Controversial domestic labour bill adopted in Morocco
Casablanca - The Moroccan parliament adopted a controversial bill regulating domestic work. The measure has been strongly criticised by civil society organisations.
The government was forced to add an amendment that made the legal work minimum age 18 years rather than 16 during a transitional period of five years following pressure from civil society and international organisations, which have been lobbying the government for years for regulations regarding domestic workers, especially minors.
Moroccan non-governmental organisation Insaf denounced the bill, which it said would allow the exploitation of child domestic workers for five years.
“For unexplained and inexplicable reasons, upon the proposal of the minister of Employment, lawmakers voted in Article 6 of the law a five-year period during which the exploitation of minors is permitted,” said Insaf in a statement published online.
The Moroccan association said the government proposal is not accompanied by concrete action to reinsert minor domestic workers into society.
“The voted text includes no indication of the practical arrangements and does not refer to any text that legally pulls out minors from exploitation in households and accompany them in the long process of extraction from exploitation, rehabilitation and reintegration into families and schools, which is our main demand, after limiting the minimum age to 18 years,” added the statement.
Moroccan Minister of Employment and Social Affairs Abdeslam Seddiki said: “We have responded to the call of associations concerning the minimum age to be 18 in a few years.”
The amendment may have not satisfied many in civil society but the new legal framework for domestic workers, who were previously ignored by law, is a major social progress for thousands of people.

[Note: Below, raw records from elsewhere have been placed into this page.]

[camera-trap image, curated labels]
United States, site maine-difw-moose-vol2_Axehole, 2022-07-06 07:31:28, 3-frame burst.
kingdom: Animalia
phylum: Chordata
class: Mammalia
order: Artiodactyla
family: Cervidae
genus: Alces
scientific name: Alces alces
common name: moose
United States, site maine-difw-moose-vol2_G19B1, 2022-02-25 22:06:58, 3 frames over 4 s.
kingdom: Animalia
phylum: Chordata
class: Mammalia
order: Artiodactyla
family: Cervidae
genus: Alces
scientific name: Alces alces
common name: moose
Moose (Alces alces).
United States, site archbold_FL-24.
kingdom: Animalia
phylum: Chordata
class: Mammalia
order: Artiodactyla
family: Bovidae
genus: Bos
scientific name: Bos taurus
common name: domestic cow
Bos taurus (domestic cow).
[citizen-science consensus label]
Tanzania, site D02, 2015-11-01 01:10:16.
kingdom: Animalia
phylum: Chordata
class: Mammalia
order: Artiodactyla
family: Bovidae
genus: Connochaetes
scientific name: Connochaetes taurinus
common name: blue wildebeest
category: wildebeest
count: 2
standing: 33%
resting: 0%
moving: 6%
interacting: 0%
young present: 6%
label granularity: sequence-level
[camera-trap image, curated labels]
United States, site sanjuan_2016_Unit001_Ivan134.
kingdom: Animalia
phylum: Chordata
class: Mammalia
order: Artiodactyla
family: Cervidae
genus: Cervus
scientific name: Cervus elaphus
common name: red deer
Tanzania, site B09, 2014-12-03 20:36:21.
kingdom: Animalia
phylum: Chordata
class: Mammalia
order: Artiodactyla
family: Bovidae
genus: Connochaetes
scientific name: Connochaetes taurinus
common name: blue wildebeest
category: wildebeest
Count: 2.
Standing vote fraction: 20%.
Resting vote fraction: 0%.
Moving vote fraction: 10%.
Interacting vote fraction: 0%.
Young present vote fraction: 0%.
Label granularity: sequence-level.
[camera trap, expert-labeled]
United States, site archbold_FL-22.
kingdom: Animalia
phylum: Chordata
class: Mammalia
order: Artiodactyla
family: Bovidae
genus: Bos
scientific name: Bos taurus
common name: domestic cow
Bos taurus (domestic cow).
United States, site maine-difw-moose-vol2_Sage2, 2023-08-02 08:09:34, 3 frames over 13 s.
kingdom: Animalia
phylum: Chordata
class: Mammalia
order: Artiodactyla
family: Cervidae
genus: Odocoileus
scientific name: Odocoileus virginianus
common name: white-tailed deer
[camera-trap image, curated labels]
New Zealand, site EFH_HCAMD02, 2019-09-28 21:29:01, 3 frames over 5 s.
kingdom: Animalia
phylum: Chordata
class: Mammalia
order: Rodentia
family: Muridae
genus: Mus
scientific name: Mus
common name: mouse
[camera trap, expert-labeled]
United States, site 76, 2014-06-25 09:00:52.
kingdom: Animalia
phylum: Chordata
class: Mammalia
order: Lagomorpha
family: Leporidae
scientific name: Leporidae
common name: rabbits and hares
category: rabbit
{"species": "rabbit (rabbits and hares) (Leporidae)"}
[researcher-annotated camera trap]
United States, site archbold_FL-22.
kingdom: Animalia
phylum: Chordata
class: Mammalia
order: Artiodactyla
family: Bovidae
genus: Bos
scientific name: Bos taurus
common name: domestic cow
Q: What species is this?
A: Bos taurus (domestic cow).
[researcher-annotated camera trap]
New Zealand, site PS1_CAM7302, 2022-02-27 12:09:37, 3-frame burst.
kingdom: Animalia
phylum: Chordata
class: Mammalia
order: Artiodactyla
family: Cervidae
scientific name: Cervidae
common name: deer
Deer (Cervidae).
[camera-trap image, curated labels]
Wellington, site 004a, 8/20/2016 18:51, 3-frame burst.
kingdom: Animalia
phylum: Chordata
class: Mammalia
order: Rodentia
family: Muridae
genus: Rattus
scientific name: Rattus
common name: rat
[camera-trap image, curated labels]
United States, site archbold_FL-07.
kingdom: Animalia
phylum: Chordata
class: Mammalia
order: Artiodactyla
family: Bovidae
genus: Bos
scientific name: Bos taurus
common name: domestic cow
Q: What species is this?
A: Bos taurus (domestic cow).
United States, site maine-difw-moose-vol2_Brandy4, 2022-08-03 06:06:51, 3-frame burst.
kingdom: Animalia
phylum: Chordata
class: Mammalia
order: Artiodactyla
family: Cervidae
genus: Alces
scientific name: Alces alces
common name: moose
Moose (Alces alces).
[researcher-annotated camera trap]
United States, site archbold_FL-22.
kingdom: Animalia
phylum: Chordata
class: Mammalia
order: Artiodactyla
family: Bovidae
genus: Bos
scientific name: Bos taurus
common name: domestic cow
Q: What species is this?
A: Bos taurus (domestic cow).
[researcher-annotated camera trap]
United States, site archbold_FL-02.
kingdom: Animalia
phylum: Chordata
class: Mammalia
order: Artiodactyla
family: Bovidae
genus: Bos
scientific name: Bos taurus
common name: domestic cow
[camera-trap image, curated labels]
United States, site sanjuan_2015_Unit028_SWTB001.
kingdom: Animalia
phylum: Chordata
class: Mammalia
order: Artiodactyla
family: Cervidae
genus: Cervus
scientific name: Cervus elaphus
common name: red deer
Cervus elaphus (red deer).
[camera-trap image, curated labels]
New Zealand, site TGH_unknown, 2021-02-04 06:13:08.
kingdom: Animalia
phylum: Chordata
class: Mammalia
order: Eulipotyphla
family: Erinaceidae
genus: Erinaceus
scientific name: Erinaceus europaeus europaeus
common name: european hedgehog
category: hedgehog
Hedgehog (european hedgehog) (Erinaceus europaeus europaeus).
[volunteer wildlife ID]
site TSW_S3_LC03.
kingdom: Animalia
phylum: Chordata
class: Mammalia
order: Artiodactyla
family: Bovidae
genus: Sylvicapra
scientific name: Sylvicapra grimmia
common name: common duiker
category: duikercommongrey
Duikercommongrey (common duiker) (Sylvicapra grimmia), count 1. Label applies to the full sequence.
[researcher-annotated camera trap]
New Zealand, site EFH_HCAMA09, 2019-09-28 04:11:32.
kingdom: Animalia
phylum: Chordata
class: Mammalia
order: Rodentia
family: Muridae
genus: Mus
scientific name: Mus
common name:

According to figures published by civil society organisations involved in the fight against child labour, there are 66,000-88,000 “little maids” in Morocco, 60% of whom are younger than 12 years. The majority of them are from poor, rural areas. Poverty, low household income and lack of education are the main factors that drive parents to allow their children to be domestic workers.
Minors are forced to work as “little maids” to provide for their families who cannot make ends meet, especially in times of drought. They represent steady income for their parents, whose crop remains at the mercy of good rainfall.
The rising cost of living in big cities also drives parents with low income to force their children to work for upper-middle class households where women are looking for domestic help as they are entering the traditional labour market.
Many minor girls find themselves without an education because of the gender discrimination in rural areas and the lack of schools. Others drop out of school because they cannot afford to continue their studies.
Some child domestic workers, who are overwhelmingly girls, work 12 hours a day, seven days a week for as little as $11 a month, according to a report Lonely Servitude: Child Domestic Labour in Morocco, released by Human Rights Watch in 2012.
“Working in private homes, many of these girls endure terrible conditions but have no idea where to turn for help,” said Jo Becker, children’s rights advocacy director at Human Rights Watch.
A minimum monthly salary of $160 for a maximum 48-hour work week is required by the proposed measure, which will be submitted to a vote in the lower house and then be published in the official bulletin before effectively becoming law.
The bill requires employers to establish a contract with the worker regarding social security and holiday periods. It provides for protective measures against hazardous work and establishes repressive penalties that can lead to imprisonment for violations of the law.
It remains to be seen if the law will be enacted before parliamentary elections October 7th and whether it will be respected. However, the law sends a strong signal to Moroccan households that domestic workers have rights, including the right to dignity.